*Written tasks*
• 1. In the Lee Ann Roripaugh page below, during which years did she serve as South Dakota poet laureate?
• 2. Condense the paragraph of the Lee Ann Roripaugh page that begins "Lee Ann Roripaugh (born 1965)" into a bulleted list that keeps its main facts.
• 3. From the Lee Ann Roripaugh page below, write out the passage between "Lee Ann Roripaugh (born" and "National Poetry Series.", inclusive.

- Born: 1965 (age 60–61) Laramie, Wyoming, U.S.
- Education: Indiana University Bloomington
- Occupation: Professor of English
- Employer: University of South Dakota
- Parent: Robert Roripaugh Yoshiko Horikoshi

= Lee Ann Roripaugh =

American poet

Lee Ann Roripaugh (born 1965) is an American poet and was the South Dakota poet laureate from 2015 to 2019. Lee Ann Roripaugh is the author of five volumes of poetry: tsunami vs. the fukushima 50 (Milkweed Editions, 2019), Dandarians (Milkweed, Editions, 2014), On the Cusp of a Dangerous Year (Southern Illinois University Press, 2009), Year of the Snake (Southern Illinois University Press, 2004), and Beyond Heart Mountain (Penguin, 1999). She was named winner of the Association of Asian American Studies Book Award in Poetry/Prose for 2004, and a 1998 winner of the National Poetry Series.

*Supplied records*
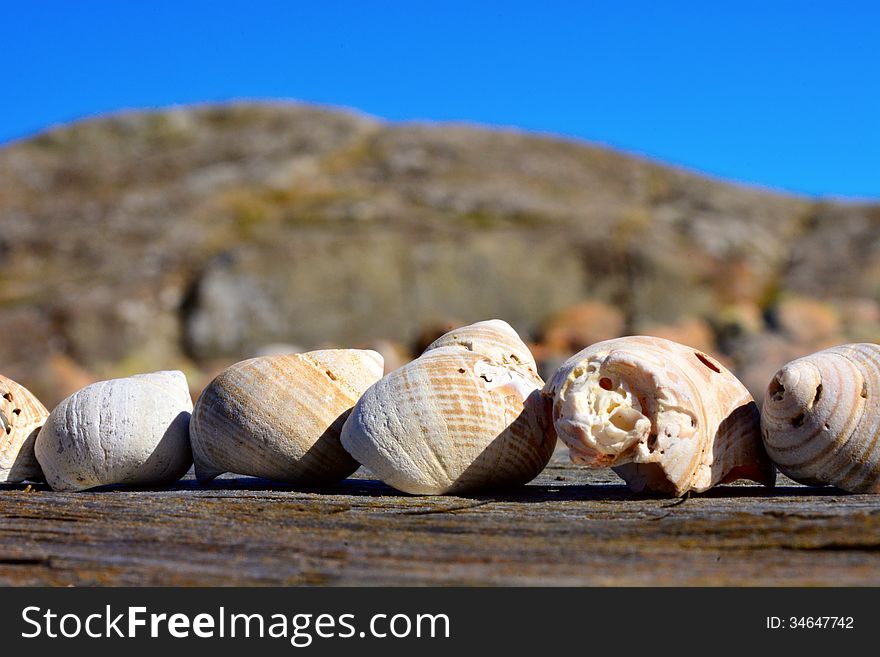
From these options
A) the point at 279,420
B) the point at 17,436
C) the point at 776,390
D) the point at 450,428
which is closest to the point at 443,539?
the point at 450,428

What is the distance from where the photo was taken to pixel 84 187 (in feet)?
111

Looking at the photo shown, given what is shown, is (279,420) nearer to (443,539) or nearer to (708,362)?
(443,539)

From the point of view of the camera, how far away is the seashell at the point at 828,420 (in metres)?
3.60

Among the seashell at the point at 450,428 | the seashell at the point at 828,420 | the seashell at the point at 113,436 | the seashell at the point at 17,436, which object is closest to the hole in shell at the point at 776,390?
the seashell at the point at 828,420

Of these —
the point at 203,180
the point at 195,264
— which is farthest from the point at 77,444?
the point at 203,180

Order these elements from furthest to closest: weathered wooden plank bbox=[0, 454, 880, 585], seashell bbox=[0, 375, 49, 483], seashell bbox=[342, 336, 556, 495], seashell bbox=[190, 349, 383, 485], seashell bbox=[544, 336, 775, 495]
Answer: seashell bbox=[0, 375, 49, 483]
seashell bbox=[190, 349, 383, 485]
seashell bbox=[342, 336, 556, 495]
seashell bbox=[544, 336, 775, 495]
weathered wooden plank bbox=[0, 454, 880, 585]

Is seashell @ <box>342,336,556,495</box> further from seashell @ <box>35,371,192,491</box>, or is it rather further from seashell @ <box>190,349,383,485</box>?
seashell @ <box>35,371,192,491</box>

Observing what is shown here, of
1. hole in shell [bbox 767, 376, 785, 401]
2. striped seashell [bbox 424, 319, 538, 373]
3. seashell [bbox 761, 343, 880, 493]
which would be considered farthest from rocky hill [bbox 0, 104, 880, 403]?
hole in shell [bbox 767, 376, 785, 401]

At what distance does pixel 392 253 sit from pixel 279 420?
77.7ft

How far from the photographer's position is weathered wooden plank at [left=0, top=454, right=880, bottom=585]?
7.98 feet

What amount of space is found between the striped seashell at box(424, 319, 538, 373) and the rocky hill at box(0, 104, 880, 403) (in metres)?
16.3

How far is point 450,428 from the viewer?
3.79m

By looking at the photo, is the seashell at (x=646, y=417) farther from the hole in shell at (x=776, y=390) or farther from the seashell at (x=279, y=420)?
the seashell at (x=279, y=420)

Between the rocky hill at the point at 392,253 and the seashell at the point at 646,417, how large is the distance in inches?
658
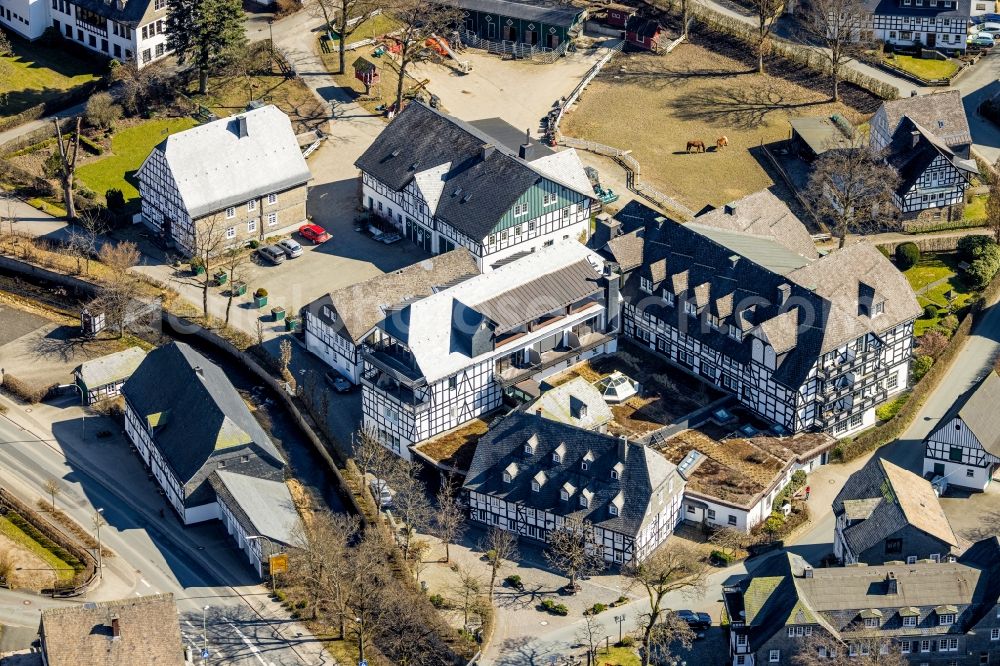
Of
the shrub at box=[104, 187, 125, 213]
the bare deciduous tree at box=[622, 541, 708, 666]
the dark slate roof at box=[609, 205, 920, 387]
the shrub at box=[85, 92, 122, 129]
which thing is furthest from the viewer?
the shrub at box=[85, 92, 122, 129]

*Answers below*
• 1. She was South Dakota poet laureate from 2015 to 2019.

• 2.
- American poet, born 1965
- South Dakota poet laureate, 2015–2019
- Author of five poetry collections:
  - tsunami vs. the fukushima 50 (Milkweed Editions, 2019)
  - Dandarians (Milkweed Editions, 2014)
  - On the Cusp of a Dangerous Year (Southern Illinois University Press, 2009)
  - Year of the Snake (Southern Illinois University Press, 2004)
  - Beyond Heart Mountain (Penguin, 1999)
- Winner of the Association of Asian American Studies Book Award in Poetry/Prose for 2004
- Winner of the National Poetry Series in 1998

• 3.
Lee Ann Roripaugh (born 1965) is an American poet and was the South Dakota poet laureate from 2015 to 2019. Lee Ann Roripaugh is the author of five volumes of poetry: tsunami vs. the fukushima 50 (Milkweed Editions, 2019), Dandarians (Milkweed, Editions, 2014), On the Cusp of a Dangerous Year (Southern Illinois University Press, 2009), Year of the Snake (Southern Illinois University Press, 2004), and Beyond Heart Mountain (Penguin, 1999). She was named winner of the Association of Asian American Studies Book Award in Poetry/Prose for 2004, and a 1998 winner of the National Poetry Series.